Une intervention vasculaire, habituellement un pontage, peut être nécessaire pour rétablir le flux sanguin vers les tissus ischémiques, si un traitement médicamenteux est inefficace. Les indications comprennent:

  • Insuffisance aortique

  • Sténose de l'artère coronaire entraînant une maladie de l'artère coronaire symptomatique ou une cardiomyopathie ischémique

  • Dissection d'un anévrisme de l'aorte qui augmente de volume

  • Hypertension sévère secondaire à une sténose de l'artère rénale réfractaire au traitement médical

  • Une ischémie d'un membre qui perturbe les activités quotidiennes

  • Ischémie cérébrale

  • Coarctation de l'aorte

  • Incapacité à mesurer la pression artérielle avec précision (au niveau de tout membre)

Un pontage avec une greffe autologue a un meilleur taux de perméabilité. L'anastomose doit être effectuée en sites sains pour éviter la formation d'anévrismes et d'occlusion; les vaisseaux qui sont susceptibles d'être utilisés à l'avenir, tels que les artères sous-clavières, ne sont généralement pas utilisés pour la revascularisation.

L'angioplastie coronarienne transluminale percutanée est peu risquée et peut être efficace pour des lésions courtes. Cependant, les taux de resténose à long terme semblent beaucoup plus élevés que chez ceux ayant eu un pontage.
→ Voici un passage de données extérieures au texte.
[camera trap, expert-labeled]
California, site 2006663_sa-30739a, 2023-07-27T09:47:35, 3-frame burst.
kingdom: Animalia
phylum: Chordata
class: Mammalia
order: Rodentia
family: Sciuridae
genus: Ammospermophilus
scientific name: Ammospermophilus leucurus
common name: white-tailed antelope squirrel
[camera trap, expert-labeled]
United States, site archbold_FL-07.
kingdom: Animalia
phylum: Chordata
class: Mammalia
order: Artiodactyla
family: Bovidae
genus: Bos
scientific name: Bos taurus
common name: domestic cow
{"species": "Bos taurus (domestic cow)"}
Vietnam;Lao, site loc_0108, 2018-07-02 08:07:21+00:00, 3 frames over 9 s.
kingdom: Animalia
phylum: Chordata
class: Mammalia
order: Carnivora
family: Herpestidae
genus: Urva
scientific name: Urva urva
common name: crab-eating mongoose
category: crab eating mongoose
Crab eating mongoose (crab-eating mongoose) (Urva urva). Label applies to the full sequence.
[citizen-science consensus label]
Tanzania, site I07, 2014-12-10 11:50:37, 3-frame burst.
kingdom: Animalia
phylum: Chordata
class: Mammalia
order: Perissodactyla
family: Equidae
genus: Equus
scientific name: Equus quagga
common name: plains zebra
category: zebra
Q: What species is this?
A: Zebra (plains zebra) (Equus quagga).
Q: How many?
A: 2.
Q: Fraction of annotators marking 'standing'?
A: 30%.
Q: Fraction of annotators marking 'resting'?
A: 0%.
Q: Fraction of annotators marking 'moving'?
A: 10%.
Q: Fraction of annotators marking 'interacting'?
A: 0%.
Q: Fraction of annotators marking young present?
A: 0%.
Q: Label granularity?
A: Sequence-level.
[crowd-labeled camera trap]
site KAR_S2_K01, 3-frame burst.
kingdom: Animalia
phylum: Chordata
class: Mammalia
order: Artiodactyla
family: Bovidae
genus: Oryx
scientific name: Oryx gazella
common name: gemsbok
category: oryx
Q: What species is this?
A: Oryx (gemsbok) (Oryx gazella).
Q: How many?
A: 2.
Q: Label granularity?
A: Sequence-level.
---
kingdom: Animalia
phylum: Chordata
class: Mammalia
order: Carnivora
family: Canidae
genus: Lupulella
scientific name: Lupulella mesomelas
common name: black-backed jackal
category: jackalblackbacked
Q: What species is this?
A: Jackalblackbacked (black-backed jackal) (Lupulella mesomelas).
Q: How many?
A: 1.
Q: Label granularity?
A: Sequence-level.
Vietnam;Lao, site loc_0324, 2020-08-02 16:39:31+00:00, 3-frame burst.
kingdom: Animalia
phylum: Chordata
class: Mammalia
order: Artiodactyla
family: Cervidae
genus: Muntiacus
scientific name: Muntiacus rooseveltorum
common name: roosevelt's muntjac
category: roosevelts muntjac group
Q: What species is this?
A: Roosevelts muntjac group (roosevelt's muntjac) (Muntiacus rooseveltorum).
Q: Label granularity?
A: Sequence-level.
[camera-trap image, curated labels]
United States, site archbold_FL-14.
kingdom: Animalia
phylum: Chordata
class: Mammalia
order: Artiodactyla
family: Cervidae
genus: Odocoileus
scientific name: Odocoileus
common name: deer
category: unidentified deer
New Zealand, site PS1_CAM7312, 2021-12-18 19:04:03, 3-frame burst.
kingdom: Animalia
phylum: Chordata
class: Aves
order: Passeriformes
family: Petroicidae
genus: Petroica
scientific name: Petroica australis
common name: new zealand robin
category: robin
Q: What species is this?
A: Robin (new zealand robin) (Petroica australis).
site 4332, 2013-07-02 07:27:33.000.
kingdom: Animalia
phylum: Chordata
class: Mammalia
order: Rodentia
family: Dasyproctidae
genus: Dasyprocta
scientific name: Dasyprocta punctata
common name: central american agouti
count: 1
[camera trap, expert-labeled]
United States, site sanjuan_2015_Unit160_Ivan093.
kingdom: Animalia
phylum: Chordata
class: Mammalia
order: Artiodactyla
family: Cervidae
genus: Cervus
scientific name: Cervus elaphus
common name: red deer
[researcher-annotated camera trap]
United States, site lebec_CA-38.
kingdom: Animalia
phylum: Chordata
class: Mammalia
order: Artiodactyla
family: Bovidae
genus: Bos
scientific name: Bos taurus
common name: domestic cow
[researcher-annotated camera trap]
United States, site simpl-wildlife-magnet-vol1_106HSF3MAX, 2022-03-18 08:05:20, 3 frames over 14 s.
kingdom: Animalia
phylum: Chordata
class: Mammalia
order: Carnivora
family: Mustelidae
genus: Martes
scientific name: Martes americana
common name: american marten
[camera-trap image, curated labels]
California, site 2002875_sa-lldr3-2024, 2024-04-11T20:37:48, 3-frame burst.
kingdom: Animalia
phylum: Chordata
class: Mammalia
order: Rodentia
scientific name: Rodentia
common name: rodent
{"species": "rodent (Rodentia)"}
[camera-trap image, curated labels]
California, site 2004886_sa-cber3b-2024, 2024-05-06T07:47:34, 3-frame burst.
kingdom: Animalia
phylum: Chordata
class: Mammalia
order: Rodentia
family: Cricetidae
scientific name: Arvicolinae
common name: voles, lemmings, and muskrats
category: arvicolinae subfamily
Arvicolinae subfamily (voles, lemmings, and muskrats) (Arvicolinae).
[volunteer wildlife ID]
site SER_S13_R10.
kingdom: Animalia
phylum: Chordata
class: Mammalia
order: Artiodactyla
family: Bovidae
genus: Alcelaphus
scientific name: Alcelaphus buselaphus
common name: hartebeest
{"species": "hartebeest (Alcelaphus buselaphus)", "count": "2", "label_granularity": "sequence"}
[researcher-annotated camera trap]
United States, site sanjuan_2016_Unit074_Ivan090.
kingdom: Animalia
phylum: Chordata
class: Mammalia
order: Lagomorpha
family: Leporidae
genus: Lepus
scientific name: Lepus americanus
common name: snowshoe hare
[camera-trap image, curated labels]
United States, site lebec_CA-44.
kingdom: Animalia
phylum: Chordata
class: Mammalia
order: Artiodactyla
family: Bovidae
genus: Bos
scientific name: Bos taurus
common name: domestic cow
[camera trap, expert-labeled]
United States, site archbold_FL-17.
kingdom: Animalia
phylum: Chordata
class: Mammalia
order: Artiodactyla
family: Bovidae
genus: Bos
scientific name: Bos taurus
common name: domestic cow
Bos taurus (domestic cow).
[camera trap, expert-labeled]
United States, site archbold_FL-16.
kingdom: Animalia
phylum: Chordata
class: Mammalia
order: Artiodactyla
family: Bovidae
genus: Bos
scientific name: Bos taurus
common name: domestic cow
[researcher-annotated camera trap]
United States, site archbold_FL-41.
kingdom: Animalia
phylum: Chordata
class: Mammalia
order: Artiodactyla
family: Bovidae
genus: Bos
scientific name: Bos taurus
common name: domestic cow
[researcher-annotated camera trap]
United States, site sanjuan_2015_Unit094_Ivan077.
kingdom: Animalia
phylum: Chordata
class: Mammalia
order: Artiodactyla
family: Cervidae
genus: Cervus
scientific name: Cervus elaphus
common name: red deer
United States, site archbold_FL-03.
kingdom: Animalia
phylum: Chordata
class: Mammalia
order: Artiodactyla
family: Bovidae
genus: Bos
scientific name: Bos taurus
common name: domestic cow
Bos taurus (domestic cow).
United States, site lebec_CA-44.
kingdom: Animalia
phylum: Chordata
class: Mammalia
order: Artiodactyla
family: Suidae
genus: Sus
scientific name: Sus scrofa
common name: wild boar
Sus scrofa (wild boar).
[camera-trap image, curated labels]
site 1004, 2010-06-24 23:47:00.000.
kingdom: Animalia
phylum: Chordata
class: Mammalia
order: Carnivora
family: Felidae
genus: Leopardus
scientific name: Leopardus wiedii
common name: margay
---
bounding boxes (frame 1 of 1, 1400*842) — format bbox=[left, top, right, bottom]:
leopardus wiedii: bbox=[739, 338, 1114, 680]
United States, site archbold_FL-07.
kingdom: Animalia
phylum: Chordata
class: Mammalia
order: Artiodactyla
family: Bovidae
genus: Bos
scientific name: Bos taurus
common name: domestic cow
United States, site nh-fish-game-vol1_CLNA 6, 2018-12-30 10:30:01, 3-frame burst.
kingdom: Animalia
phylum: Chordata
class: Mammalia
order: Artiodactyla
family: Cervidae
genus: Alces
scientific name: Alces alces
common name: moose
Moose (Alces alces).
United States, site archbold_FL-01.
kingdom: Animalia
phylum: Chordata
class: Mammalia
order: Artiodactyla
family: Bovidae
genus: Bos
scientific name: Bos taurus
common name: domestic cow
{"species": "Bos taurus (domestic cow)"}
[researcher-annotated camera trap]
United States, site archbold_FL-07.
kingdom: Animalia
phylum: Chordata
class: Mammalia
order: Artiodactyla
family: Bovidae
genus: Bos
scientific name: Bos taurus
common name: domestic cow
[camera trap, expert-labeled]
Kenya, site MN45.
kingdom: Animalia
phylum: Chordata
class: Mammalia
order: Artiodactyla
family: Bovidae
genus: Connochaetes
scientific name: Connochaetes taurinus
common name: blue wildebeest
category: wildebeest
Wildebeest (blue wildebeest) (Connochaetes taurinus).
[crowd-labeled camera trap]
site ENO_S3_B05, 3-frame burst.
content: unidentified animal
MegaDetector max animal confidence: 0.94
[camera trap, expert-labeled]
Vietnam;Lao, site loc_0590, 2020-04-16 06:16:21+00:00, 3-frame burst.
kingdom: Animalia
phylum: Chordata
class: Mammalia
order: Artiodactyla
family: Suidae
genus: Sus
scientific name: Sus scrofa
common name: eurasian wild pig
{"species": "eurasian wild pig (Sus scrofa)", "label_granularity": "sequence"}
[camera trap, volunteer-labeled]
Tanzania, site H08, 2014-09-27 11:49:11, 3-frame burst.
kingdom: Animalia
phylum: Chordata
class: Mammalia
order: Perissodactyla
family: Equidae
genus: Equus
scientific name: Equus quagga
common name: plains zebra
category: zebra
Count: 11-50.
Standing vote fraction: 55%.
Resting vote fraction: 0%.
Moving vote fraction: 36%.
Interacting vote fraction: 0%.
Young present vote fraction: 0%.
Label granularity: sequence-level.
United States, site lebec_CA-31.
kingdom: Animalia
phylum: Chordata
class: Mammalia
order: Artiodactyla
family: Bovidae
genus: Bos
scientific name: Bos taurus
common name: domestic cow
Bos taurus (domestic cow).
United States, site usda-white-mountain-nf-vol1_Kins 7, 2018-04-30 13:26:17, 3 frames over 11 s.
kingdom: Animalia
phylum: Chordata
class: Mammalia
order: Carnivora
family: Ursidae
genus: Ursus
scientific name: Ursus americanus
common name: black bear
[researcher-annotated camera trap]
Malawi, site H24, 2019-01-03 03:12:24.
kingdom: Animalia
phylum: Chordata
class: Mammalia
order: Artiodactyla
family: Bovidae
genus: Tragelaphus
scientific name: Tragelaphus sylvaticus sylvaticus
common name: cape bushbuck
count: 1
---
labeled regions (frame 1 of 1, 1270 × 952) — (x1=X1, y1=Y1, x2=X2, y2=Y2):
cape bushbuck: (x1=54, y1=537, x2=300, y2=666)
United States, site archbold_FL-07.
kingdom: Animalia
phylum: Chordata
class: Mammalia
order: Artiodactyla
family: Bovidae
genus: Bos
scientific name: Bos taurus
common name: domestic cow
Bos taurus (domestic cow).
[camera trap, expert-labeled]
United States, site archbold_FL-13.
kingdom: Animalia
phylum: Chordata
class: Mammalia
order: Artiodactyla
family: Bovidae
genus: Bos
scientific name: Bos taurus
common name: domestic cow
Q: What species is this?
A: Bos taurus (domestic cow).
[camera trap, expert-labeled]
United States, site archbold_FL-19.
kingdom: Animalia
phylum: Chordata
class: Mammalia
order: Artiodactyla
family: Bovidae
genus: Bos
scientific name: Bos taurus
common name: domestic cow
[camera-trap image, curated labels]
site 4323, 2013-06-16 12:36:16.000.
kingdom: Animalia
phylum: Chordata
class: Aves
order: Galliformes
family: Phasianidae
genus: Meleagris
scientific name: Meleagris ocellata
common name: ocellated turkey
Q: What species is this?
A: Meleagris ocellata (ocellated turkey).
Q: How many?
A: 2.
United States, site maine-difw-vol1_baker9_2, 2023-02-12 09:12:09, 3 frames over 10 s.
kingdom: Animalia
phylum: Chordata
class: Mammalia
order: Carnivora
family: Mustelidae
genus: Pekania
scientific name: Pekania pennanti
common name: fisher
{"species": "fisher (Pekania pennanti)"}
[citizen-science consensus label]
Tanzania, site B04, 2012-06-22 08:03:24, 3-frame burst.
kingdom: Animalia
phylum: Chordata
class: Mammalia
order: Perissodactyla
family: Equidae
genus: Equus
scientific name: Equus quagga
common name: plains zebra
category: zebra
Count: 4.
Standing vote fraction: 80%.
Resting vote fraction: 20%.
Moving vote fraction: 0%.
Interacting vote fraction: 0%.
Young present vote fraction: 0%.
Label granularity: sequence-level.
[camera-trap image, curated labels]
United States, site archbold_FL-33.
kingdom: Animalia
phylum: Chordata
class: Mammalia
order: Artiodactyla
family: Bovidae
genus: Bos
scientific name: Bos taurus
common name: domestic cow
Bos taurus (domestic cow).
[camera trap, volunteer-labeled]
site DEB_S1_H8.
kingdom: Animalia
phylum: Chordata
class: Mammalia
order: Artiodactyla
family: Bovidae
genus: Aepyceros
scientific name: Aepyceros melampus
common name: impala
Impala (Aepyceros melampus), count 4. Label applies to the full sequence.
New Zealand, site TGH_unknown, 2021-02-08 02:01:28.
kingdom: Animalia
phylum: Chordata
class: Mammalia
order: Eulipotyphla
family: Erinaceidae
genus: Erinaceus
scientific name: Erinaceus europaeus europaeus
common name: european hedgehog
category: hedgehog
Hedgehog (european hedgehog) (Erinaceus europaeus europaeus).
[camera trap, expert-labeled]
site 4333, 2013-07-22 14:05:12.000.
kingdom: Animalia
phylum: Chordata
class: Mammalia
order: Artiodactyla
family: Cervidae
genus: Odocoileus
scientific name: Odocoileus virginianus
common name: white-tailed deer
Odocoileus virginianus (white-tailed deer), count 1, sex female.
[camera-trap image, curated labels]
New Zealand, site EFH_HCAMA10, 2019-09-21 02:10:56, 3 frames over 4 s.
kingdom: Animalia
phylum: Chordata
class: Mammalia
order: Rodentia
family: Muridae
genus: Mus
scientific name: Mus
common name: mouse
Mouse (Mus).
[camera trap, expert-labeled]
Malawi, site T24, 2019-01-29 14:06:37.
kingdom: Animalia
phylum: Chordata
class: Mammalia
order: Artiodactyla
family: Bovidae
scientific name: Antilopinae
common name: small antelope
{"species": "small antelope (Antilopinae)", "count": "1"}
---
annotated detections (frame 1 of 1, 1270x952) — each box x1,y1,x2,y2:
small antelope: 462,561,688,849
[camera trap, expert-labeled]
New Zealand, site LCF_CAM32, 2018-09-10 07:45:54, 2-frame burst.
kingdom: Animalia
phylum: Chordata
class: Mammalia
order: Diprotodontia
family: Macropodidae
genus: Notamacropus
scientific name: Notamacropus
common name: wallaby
Les stents vasculaires ne sont habituellement pas recommandés parce que le taux de resténose est élevée.

En cas d'insuffisance aortique, une chirurgie valvulaire avec remplacement de la racine de l'aorte peut être nécessaire.

Références pour le traitement

  1. 1. Mekinian A, Neel A, Sibilia J, et al: Efficacy and tolerance of infliximab in refractory Takayasu arteritis: French multicentre study. Rheumatology 51:882–886, 2012. doi: 10.1093/rheumatology/ker380

  2. 2. Mekinian A, Comarmond C, Resche-Rigon A, et al: Efficacy of biological-targeted treatments in Takayasu arteritis: Multicenter, retrospective study of 49 patients. Circulation 132:1693–1700, 2015. doi: 10.1161/CIRCULATIONAHA.114.014321

Points clés

  • L'artérite de Takayasu est une artérite rare qui touche principalement les femmes âgées de 15 à 30 ans.

  • Une lésion de l'aorte, de l'artère pulmonaire, et de leurs branches peuvent causer des manifestations telles que des pouls ou des mesures de pression artérielle asymétriques, une claudication d'un membre, des symptômes de diminution de la perfusion cérébrale (p. ex., troubles visuels transitoires, attaques ischémiques transitoires, accidents vasculaires cérébraux), et hypertension (systémique et pulmonaire) ou de ses complications.

  • Diagnostiquer par angio-IRM ou parfois TDM ou angiographie conventionnelle.

  • Traiter par des corticostéroïdes, d'autres immunosuppresseurs, l'aspirine, et, si indiqué, des antihypertenseurs.

  • Adresser les patients pour intervention vasculaire si, malgré le traitement pharmacologique, ils ont de graves complications vasculaires (p. ex., ischémie des organes cibles; dissection, coarctation, ou insuffisance aortique).